Content Marketing Strategies to Educate and Entertain

Journal of Financial Planning: March 2013

 

Content marketing is here to stay, and as one of the most powerful marketing strategies in today’s online, fast-paced, information-driven world, it’s a strategy you won’t want to overlook.

Content marketing is the art and science of regularly sharing valuable information with your target audience that aligns with and reinforces your brand. It is communicating without selling, a give-and-you-shall receive approach to generate interest, attract prospects, and build trust. It is a faith that sharing your knowledge and opinions will result in revenue-generating action from your audience and the eventual reward of loyal clients.

When you share content, you want to provide one or more of the following:

Education: Teach a complex concept in an easy-to-digest manner. Financial planning provides endless content, ranging from more technical and practical issues to lifestyle and emotional topics.

Editorial: Present your perspective. With myriad philosophies and differing values around finances, sharing your opinion helps you stand out to people with whom your message will resonate. Make sure they know where you stand.

Entertainment: A smile, a chuckle, the nodding head of “I know what you mean.” Sometimes content serves simply to provide enjoyment. When people find your style entertaining, they keep coming back for more.

From blog posts, tweets, and seminars to radio shows, interviews, and videos, content comes in many forms. If you educate, editorialize, or entertain under your brand, you already are a content marketer.

Yes, Content Marketing Actually Performs

Sharing free content, especially content that educates, can feel like you’re revealing your secrets. If you give away the how to’s on retirement planning or the secrets to maximizing Social Security, do you render yourself obsolete? Of course not.

Content marketing reinforces your expertise and accelerates trust-building with potential clients. The more often you share, the more frequently a prospect “sees” you. Soon you’ll show up everywhere they are. And your clients will see you, too. They’ll feel a sense of pride as you remind them of your value and provide an easy way to refer their like-minded friends.

But you can’t just post any old information. Content marketing requires quality sharing. Contribute without holding back; provide content that is so valuable a reader tells coworkers, approaches you after a seminar, and opens your emails. Your content should be so valuable someone would be willing to pay for it.

What Makes Content Valuable?

Converse with your target audience. Avoid overarching generalizations about financial planning when you speak or write. Know who you want to reach and tailor your content directly to that niche. Educate on topics specific to their financial or life stage.

Take a stance. Don’t just state facts and differentiate the Roth IRA from a traditional IRA. Your reader or listener can find that information anywhere. Rather, share a new perspective or new use. When you disagree with the norm, speak up! You’ll stand out and attract the media. Journalists want to talk with the exception, not the rule.

Be creative. Know your brand personality and be consistent, but don’t be afraid to go out on a limb. When you create content frequently, take a chance once in a while. Let go of that conservative mindset, “I must get this perfect before I launch.”

Elevate the conversation. What is your driving mission? What do you care about? Raise macro issues. Transcend the basics. Differentiate and connect on a higher level.

Bring it back down. Deliver specific how to’s. Mix big-picture concepts with tactical, practical pieces. People appreciate theory, but they thank you for the what-to-do-next advice. Do this as a guest contributor and you become an essential guide in helping another’s audience with next-action advice.

RECORDS SHOWN:

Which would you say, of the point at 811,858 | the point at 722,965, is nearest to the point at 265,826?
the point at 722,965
* * *
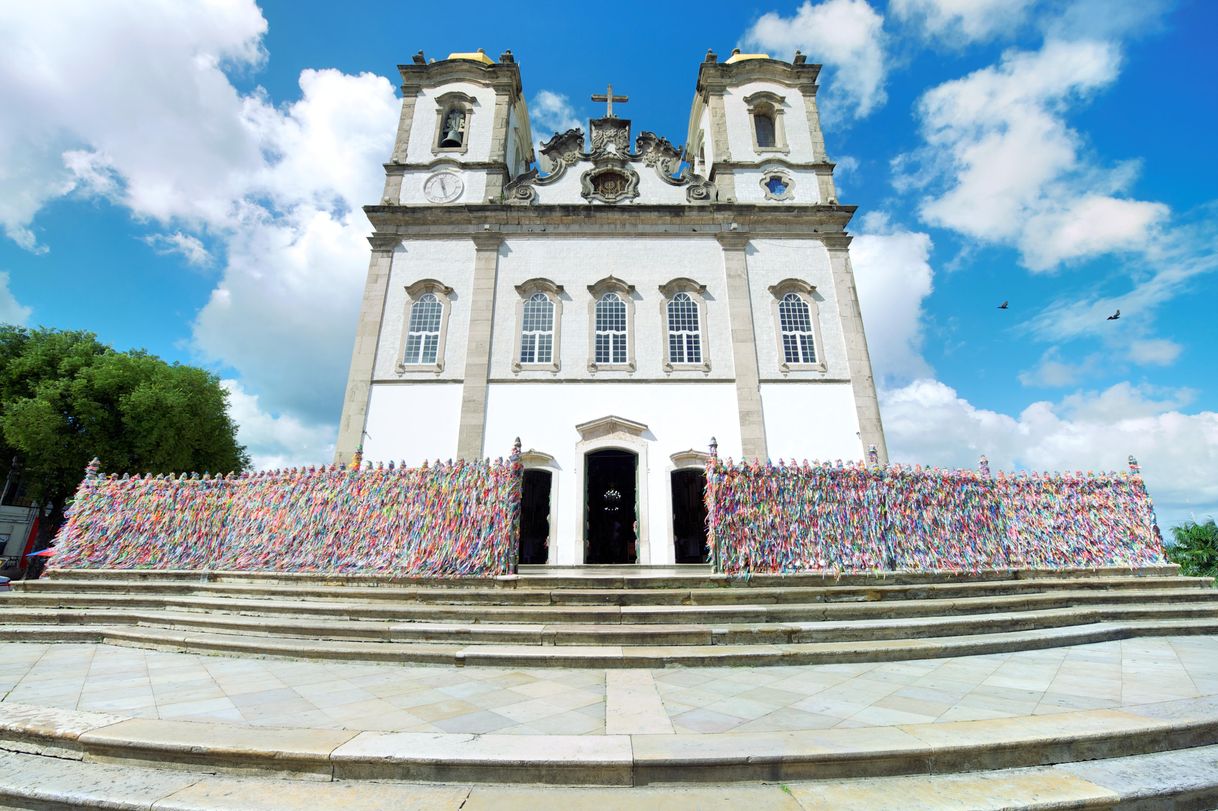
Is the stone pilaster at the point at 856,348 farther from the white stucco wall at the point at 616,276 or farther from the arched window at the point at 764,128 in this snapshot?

INSTRUCTION A: Quote the content marketing article word for word, starting with "When you share" and going on through "and emotional topics.".
INSTRUCTION B: Turn the paragraph of the content marketing article that begins "Take a stance" into a short bulleted list that keeps its main points.
INSTRUCTION C: According to the content marketing article, what three things can shared content provide?
The data come from a separate source and have no connection to the content marketing article.

WRITTEN SOLUTION A:
When you share content, you want to provide one or more of the following:

Education: Teach a complex concept in an easy-to-digest manner. Financial planning provides endless content, ranging from more technical and practical issues to lifestyle and emotional topics.

WRITTEN SOLUTION B:
- Take a position instead of only stating facts, such as how a Roth IRA differs from a traditional IRA, since readers can find that information anywhere.
- Share a new perspective or a new use.
- Speak up when you disagree with the norm.
- Doing so helps you stand out and attracts the media, because journalists want to talk with the exception, not the rule.

WRITTEN SOLUTION C: Education, editorial, and entertainment.